According to Forest Service officials, White House drug reports, and articles published everywhere from right-wing blogs to The New York Times, well-armed Mexican drug gangs were cultivating illegal pot farms on public land across California—many reputedly tied to bloody groups like the Zetas and the Sinaloa Cartel. According to many of these same sources, they had moved north in the wake of 9/11, when tighter security hampered cross-border drug smuggling. In fact, scant evidence exists to support the cartel theory, but there’s no doubt that Mendocino’s woods are full of Mexican growers. They’ve been operating in federally managed forests throughout California since at least the late 1990s, and though some money and men appear to flow back and forth across the border, the U.S. Drug Enforcement Administration believes public-land pot farms are run by small, independent Mexican drug gangs based in the U.S., often using illegal immigrants for labor.
These drug-trafficking organizations—DTOs, in DEA lingo—are responsible for much violence and environmental damage in the Golden State’s backcountry. Over the past decade or so, illegal growers in various parts of the state have taken Bureau of Land Management biologists hostage and fired on hikers and sheriff’s deputies. According to media reports, they’ve also fired on park rangers, game wardens, and kayakers. In 2010, more than 4.5 million marijuana plants were grown on federal land, the vast majority of them in California. The crop was worth approximately $11 billion on the street—the annual GDP of a midsize former Soviet satellite state.

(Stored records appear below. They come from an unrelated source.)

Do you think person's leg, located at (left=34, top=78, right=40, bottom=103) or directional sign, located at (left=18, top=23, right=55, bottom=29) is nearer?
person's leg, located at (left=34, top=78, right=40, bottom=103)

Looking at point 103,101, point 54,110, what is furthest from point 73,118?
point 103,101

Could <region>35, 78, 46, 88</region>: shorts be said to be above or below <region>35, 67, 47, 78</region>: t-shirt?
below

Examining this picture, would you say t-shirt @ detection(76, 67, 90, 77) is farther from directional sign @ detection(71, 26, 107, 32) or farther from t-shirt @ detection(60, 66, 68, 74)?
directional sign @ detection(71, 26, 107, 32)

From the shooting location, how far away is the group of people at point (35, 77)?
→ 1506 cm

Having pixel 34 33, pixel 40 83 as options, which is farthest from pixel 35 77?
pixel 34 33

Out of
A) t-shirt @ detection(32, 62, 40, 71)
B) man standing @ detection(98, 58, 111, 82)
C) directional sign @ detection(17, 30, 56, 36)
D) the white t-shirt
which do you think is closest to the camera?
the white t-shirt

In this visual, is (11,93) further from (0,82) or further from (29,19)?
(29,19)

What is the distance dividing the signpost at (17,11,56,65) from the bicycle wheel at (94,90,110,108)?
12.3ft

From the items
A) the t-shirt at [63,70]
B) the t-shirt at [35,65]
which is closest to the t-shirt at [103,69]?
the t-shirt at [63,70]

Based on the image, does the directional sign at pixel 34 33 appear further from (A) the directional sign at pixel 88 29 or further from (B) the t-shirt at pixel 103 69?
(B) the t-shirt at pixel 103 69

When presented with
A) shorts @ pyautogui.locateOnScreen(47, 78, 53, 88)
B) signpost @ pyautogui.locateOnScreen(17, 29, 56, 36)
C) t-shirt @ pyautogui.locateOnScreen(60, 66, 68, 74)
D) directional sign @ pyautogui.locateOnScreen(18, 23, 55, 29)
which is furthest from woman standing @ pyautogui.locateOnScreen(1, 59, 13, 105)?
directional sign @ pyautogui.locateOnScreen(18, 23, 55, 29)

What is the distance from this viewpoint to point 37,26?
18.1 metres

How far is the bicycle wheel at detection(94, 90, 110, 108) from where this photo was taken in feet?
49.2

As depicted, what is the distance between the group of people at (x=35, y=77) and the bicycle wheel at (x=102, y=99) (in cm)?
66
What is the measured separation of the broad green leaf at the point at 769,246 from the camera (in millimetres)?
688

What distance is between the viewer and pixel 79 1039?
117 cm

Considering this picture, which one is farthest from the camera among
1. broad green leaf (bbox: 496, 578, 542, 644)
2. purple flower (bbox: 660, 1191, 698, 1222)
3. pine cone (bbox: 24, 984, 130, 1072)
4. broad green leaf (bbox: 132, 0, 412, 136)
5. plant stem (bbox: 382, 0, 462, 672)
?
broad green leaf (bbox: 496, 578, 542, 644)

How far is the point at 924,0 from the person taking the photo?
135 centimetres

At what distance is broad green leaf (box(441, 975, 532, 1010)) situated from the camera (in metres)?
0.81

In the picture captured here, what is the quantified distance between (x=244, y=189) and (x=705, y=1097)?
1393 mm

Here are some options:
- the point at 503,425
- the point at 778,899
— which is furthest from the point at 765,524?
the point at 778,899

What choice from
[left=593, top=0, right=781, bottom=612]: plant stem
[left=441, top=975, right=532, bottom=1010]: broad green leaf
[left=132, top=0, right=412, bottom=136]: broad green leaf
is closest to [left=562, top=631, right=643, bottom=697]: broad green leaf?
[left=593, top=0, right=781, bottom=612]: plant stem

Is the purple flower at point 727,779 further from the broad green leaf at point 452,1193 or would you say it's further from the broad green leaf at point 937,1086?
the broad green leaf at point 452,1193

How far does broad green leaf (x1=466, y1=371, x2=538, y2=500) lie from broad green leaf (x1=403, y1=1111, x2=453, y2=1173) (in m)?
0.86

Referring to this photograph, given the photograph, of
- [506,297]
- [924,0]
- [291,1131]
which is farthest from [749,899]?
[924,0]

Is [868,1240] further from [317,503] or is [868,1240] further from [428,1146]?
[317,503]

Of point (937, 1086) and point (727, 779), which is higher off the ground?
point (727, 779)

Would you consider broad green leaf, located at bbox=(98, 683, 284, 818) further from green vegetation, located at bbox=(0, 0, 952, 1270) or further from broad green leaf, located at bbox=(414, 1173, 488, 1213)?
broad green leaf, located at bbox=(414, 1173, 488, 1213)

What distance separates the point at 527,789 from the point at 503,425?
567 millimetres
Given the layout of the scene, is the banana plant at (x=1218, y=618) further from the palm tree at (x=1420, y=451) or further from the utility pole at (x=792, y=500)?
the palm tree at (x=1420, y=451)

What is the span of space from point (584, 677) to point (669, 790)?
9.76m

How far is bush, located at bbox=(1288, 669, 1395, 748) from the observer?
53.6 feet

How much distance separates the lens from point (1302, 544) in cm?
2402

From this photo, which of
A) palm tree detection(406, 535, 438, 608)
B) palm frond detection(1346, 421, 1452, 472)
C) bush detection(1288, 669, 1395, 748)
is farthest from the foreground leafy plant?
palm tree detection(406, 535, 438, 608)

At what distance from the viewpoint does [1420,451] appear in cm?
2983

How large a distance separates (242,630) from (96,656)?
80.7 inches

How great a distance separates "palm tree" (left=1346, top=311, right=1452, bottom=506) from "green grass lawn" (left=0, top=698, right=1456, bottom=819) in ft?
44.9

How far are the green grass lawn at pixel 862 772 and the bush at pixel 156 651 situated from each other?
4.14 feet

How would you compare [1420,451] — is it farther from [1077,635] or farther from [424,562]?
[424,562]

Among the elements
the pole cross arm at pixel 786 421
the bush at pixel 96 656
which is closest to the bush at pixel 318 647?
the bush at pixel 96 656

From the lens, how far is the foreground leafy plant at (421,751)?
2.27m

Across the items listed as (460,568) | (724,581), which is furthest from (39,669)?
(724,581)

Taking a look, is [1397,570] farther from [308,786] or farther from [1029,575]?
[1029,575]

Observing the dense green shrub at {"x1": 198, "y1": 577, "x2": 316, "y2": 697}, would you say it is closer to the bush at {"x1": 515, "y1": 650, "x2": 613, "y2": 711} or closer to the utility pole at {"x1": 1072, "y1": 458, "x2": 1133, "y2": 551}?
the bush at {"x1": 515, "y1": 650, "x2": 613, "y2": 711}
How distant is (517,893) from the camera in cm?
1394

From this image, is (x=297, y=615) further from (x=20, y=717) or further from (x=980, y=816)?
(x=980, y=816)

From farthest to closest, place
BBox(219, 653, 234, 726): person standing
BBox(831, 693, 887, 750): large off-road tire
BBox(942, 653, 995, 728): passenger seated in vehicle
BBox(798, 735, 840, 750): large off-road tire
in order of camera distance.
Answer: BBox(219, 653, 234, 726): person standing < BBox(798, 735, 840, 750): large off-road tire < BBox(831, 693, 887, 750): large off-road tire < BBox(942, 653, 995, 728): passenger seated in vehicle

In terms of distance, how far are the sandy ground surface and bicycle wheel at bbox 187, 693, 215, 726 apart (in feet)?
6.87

In no place is the situation worse than around the Mendocino National Forest, which is home to probably dozens of illegal pot farms at any given time. Long and narrow like a giant chile pepper, the “Mendo” contains almost a million undefended acres that abound with readily accessible water, south-facing slopes, and good roads and nearby highways for easy transport. In 2010, authorities found huge quantities of marijuana in the environs around Mendocino County—which encompasses a large swath of the forest, BLM land, Indian reservations, and towns like Willits, Ukiah, and Fort Bragg—than the DEA found in more than 35 other states combined: over half a million plants worth nearly $1.5 billion.
The potential for so much profit has made the backcountry contested territory, with growers menacing deer hunters and firing warning shots at ranchers. In 2006, Robert Corey Want and Ivan Tillotson, Jr., two members of a local Native American tribe, were shot to death by Mexican growers cultivating a pot farm on the tribe’s reservation. Two years later, in Lake County (which covers part of the Mendocino forest), a county supervisor named Rob Brown discovered two acres of hidden gardens—including one that had been booby-trapped with sharp punji sticks—scattered about his 300-acre property.
Many fearful locals have simply abandoned long-cherished trails and camping spots, and deadly firefights between growers and Mendocino cops have increased. In July 2010, a sheriff’s deputy shot and killed a 24-year-old grower named Angel Hernandez-Farias during a raid in the woods. Three weeks later, Mendocino deputies raided another remote garden and killed a grower wielding a rifle. Two more growers were killed during raids in nearby counties that summer, an unprecedented level of violence in what had once been a peaceable enclave of hippies, pear farmers, and mountain recluses.